もの言う国民が集まる国

たとえば「産科医が幸せに微笑む社会」はもう来ないだろうけれど、 「産科医が笑顔を作らざるを得ない状況」を作り出すことはできる。

医者から笑顔が消えて、僻地医療の現場には人がいなくなってしまったけれど、 今さら医者を笑わせる制度を作っても、たぶん現場は戻らない。

「あるべき状況」の定義と、それを実現する構造設計のお話。

構造変化を拒否する何か

産科とか小児科、あるいは僻地医療。折れた心は修復できないけれど、 「問題を強引に解決する構造」は作れる。

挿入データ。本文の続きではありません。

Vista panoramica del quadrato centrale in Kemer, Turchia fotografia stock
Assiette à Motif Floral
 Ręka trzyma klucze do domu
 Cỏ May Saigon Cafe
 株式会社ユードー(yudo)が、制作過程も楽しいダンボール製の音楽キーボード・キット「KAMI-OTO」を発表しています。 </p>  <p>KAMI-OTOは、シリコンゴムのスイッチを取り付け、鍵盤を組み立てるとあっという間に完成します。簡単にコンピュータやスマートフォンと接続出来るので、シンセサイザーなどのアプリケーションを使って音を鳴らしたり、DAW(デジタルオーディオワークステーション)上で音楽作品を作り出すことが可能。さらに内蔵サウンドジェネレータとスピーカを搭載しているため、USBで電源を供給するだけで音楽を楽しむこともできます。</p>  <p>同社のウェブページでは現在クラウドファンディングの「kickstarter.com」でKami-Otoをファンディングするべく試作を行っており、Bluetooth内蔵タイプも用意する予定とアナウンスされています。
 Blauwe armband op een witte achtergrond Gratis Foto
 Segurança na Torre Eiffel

僻地の病院にはいつも元気いっぱいの産科医があふれかえって、 夜中であっても、医師は笑顔で患者を迎える。もちろん予算は現状のまま

たとえば「あるべき医療」をこんなふうに定義するなら、必要なのは「人数配分」と、 「元気」と「笑顔」。

人数配分の問題は簡単。首都圏で働く医師であったり、 あるいは生き死ににかかわらない科で診療に従事する医師には 極めて重い税を課せばいいだけの話。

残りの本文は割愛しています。